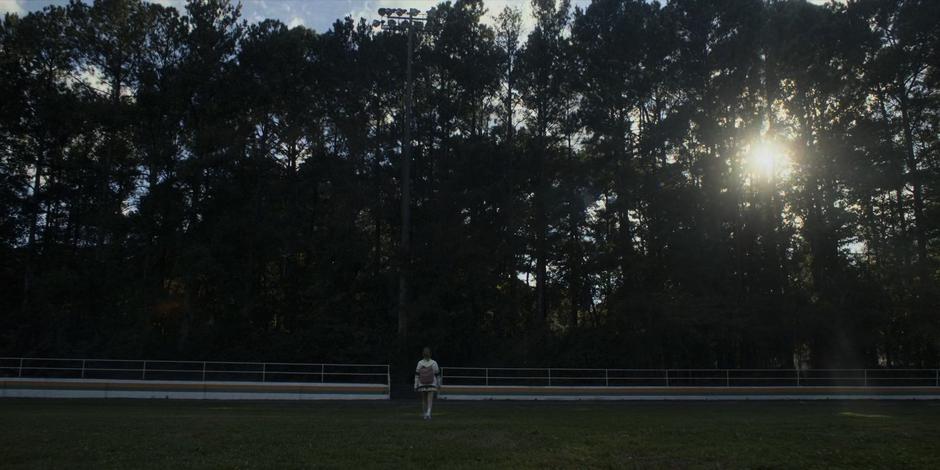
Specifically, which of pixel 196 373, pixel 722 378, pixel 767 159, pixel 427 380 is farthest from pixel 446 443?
pixel 767 159

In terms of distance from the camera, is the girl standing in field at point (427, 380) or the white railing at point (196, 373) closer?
the girl standing in field at point (427, 380)

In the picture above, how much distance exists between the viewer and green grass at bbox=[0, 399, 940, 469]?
30.0 ft

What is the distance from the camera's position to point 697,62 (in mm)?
41000

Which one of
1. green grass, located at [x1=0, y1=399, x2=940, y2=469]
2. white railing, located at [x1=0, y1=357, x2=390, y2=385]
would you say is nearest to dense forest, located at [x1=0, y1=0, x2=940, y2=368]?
white railing, located at [x1=0, y1=357, x2=390, y2=385]

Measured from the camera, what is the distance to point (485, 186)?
1610 inches

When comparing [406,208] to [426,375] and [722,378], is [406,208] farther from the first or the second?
[426,375]

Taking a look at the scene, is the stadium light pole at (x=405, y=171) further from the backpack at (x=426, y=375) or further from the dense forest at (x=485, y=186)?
the backpack at (x=426, y=375)

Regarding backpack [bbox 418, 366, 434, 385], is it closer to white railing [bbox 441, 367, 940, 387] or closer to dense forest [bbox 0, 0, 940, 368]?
white railing [bbox 441, 367, 940, 387]

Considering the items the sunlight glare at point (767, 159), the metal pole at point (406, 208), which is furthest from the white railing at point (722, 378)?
the sunlight glare at point (767, 159)

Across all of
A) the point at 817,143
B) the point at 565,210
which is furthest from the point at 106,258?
the point at 817,143

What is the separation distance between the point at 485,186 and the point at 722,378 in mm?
18033

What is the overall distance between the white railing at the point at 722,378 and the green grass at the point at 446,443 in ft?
53.2

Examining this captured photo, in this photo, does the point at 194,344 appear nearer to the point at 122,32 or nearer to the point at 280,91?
the point at 280,91

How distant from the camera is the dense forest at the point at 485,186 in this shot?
35.8 m
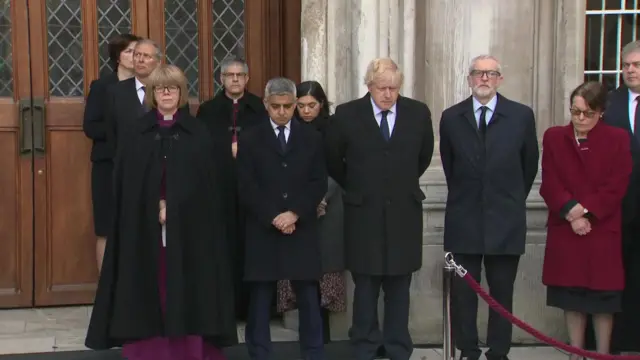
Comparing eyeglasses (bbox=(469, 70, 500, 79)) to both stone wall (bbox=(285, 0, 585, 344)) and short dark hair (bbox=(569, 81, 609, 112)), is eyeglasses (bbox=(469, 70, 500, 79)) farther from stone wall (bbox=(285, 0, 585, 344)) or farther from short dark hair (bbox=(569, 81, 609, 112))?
stone wall (bbox=(285, 0, 585, 344))

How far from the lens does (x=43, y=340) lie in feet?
21.7

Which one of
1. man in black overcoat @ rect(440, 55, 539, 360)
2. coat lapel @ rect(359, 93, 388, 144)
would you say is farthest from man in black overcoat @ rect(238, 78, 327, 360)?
man in black overcoat @ rect(440, 55, 539, 360)

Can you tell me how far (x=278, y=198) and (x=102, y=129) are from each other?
155 cm

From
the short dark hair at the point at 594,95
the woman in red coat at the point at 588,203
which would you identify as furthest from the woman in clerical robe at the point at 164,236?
the short dark hair at the point at 594,95

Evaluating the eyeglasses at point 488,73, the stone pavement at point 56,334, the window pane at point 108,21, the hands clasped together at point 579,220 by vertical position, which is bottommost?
the stone pavement at point 56,334

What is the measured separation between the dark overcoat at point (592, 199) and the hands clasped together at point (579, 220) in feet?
0.10

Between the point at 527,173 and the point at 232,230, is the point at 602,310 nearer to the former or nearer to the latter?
the point at 527,173

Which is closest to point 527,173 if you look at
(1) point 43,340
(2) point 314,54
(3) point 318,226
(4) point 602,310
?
(4) point 602,310

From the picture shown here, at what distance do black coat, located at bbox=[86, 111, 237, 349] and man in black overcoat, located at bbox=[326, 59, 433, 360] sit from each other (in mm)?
793

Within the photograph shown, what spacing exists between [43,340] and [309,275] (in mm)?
1983

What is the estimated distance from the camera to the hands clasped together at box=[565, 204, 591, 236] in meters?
5.73

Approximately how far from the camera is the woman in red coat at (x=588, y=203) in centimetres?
573

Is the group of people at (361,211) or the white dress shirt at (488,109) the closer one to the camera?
the group of people at (361,211)

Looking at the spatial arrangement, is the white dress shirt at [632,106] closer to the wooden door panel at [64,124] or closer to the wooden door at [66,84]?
the wooden door at [66,84]
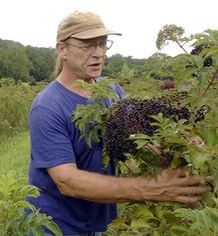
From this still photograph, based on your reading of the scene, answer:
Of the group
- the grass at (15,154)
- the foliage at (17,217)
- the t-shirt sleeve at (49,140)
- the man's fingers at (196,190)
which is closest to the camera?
the foliage at (17,217)

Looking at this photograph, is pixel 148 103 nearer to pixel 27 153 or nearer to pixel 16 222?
pixel 16 222

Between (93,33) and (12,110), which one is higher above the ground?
(93,33)

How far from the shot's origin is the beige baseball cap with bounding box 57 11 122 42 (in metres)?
2.61

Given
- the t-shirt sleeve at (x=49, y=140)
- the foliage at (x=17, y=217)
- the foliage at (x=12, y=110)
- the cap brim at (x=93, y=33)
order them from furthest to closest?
the foliage at (x=12, y=110)
the cap brim at (x=93, y=33)
the t-shirt sleeve at (x=49, y=140)
the foliage at (x=17, y=217)

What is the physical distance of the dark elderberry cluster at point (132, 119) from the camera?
1.93 meters

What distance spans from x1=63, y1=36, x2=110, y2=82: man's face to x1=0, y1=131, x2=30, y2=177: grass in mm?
5053

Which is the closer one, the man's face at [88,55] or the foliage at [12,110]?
the man's face at [88,55]

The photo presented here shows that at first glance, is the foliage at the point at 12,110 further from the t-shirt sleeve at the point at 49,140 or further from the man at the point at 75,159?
the t-shirt sleeve at the point at 49,140

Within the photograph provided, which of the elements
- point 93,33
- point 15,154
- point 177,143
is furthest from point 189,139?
point 15,154

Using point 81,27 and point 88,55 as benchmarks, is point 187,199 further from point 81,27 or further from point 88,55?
point 81,27

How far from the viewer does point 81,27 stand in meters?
2.64

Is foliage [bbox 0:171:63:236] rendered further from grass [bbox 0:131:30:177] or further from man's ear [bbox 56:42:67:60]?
grass [bbox 0:131:30:177]

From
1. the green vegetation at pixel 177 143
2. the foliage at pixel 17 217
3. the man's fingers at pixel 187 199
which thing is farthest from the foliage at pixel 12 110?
the foliage at pixel 17 217

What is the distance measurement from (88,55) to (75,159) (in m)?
0.53
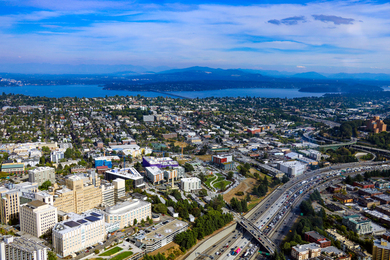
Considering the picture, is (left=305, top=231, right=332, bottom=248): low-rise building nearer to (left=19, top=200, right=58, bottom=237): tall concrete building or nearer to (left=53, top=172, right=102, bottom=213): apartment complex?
(left=53, top=172, right=102, bottom=213): apartment complex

----------------

**WRITTEN PROBLEM:** Do not include the images; transcribe the rest of the listing exactly.

**TASK ANSWER:**
Specifically, which of pixel 196 373, pixel 722 378, pixel 767 159, pixel 427 380 is farthest from pixel 446 443?
pixel 767 159

In terms of distance from the camera, is the girl standing in field at point (427, 380) or the white railing at point (196, 373) closer?
the girl standing in field at point (427, 380)

In the picture above, how much distance exists between the viewer and green grass at bbox=[0, 399, 940, 469]?
30.0 ft

What is the distance from the camera's position to point 697,62 (in mm)?
41000

Which one of
1. green grass, located at [x1=0, y1=399, x2=940, y2=469]
2. white railing, located at [x1=0, y1=357, x2=390, y2=385]
would you say is nearest to dense forest, located at [x1=0, y1=0, x2=940, y2=368]?
white railing, located at [x1=0, y1=357, x2=390, y2=385]

Measured from the camera, what is the distance to point (485, 186)?
1610 inches

When comparing [406,208] to [426,375] and [722,378], is [406,208] farther from the first or the second?
[426,375]

Taking a look at the scene, is the stadium light pole at (x=405, y=171) further from the backpack at (x=426, y=375) or further from the dense forest at (x=485, y=186)?
the backpack at (x=426, y=375)

Regarding backpack [bbox 418, 366, 434, 385], is it closer to white railing [bbox 441, 367, 940, 387] or closer to dense forest [bbox 0, 0, 940, 368]?
white railing [bbox 441, 367, 940, 387]

Considering the items the sunlight glare at point (767, 159), the metal pole at point (406, 208), which is furthest from the white railing at point (722, 378)?
the sunlight glare at point (767, 159)

Across all of
A) the point at 817,143
B) the point at 565,210
which is furthest from the point at 106,258?
the point at 817,143

What is the separation distance between the point at 485,186 and the point at 722,378 in mm?
18033

What is the overall distance between the white railing at the point at 722,378 and the green grass at the point at 446,443 in ft?
53.2

Examining this captured photo, in this photo, does the point at 194,344 appear nearer to the point at 122,32 or nearer to the point at 280,91?
the point at 280,91

How distant from the camera is the dense forest at the point at 485,186 in this shot?
35.8 m
Comparing eyeglasses (bbox=(469, 70, 500, 79)) to both stone wall (bbox=(285, 0, 585, 344)) and short dark hair (bbox=(569, 81, 609, 112)), is eyeglasses (bbox=(469, 70, 500, 79)) farther from stone wall (bbox=(285, 0, 585, 344)) or farther from short dark hair (bbox=(569, 81, 609, 112))?
stone wall (bbox=(285, 0, 585, 344))

How far from the lens does (x=43, y=340) lie in feet?
21.7

Which one of
1. man in black overcoat @ rect(440, 55, 539, 360)
2. coat lapel @ rect(359, 93, 388, 144)
would you say is farthest from man in black overcoat @ rect(238, 78, 327, 360)?
man in black overcoat @ rect(440, 55, 539, 360)

Can you tell me how far (x=278, y=198) and (x=102, y=129) are from each other?
155 cm

From
the short dark hair at the point at 594,95
the woman in red coat at the point at 588,203
which would you identify as furthest from the woman in clerical robe at the point at 164,236?
the short dark hair at the point at 594,95

Evaluating the eyeglasses at point 488,73, the stone pavement at point 56,334, the window pane at point 108,21, the hands clasped together at point 579,220 by vertical position, which is bottommost?
the stone pavement at point 56,334

What is the measured separation between the dark overcoat at point (592, 199) and the hands clasped together at point (579, 220) in feet?
0.10

Between the point at 527,173 and the point at 232,230, is the point at 602,310 nearer to the former or nearer to the latter?
the point at 527,173

Which is closest to point 527,173 if you look at
(1) point 43,340
(2) point 314,54
(3) point 318,226
(4) point 602,310
?
(4) point 602,310

From the picture shown here, at what distance do black coat, located at bbox=[86, 111, 237, 349] and man in black overcoat, located at bbox=[326, 59, 433, 360] sit from each other (in mm)?
793

Within the photograph shown, what spacing exists between [43,340] and [309,275] (in mm)?
1983

What is the estimated distance from the camera to the hands clasped together at box=[565, 204, 591, 236] in meters?
5.73

Approximately how far from the camera is the woman in red coat at (x=588, y=203) in centimetres?
573

Is the group of people at (361,211) or the white dress shirt at (488,109) the closer one to the camera?
the group of people at (361,211)

Looking at the spatial arrangement, is the white dress shirt at [632,106] closer to the wooden door panel at [64,124] or closer to the wooden door at [66,84]?
the wooden door at [66,84]
From this still photograph, based on your reading of the scene, answer:
Of the group
- the grass at (15,154)
- the foliage at (17,217)
- the t-shirt sleeve at (49,140)
- the man's fingers at (196,190)
which is closest to the camera?
the foliage at (17,217)

Looking at this photograph, is pixel 148 103 nearer to pixel 27 153 or nearer to pixel 16 222?
pixel 16 222

Between (93,33) and (12,110), which one is higher above the ground?
(93,33)

How far from the shot's origin is the beige baseball cap with bounding box 57 11 122 42 (in metres)?
2.61

Given
- the t-shirt sleeve at (x=49, y=140)
- the foliage at (x=17, y=217)
- the foliage at (x=12, y=110)
- the cap brim at (x=93, y=33)
order them from furthest to closest?
the foliage at (x=12, y=110)
the cap brim at (x=93, y=33)
the t-shirt sleeve at (x=49, y=140)
the foliage at (x=17, y=217)

What is the physical distance of the dark elderberry cluster at point (132, 119) from the camera?
1.93 meters

What distance spans from x1=63, y1=36, x2=110, y2=82: man's face to x1=0, y1=131, x2=30, y2=177: grass in mm?
5053

Which is the closer one, the man's face at [88,55] or the foliage at [12,110]?
the man's face at [88,55]

The photo presented here shows that at first glance, is the foliage at the point at 12,110 further from the t-shirt sleeve at the point at 49,140 or further from the man at the point at 75,159?
the t-shirt sleeve at the point at 49,140

Within the photograph provided, which of the elements
- point 93,33
- point 15,154
- point 177,143
is furthest from point 189,139?
point 15,154

Using point 81,27 and point 88,55 as benchmarks, is point 187,199 further from point 81,27 or further from point 88,55?
point 81,27

How far from the viewer does point 81,27 stand in meters?
2.64

Is foliage [bbox 0:171:63:236] rendered further from grass [bbox 0:131:30:177] or further from man's ear [bbox 56:42:67:60]?
grass [bbox 0:131:30:177]

From
1. the green vegetation at pixel 177 143
2. the foliage at pixel 17 217
3. the man's fingers at pixel 187 199
which thing is farthest from the foliage at pixel 12 110?
the foliage at pixel 17 217

What is the distance measurement from (88,55) to (75,159) (in m)?
0.53
Considering the picture, is (left=305, top=231, right=332, bottom=248): low-rise building nearer to (left=19, top=200, right=58, bottom=237): tall concrete building or nearer to (left=53, top=172, right=102, bottom=213): apartment complex?
(left=53, top=172, right=102, bottom=213): apartment complex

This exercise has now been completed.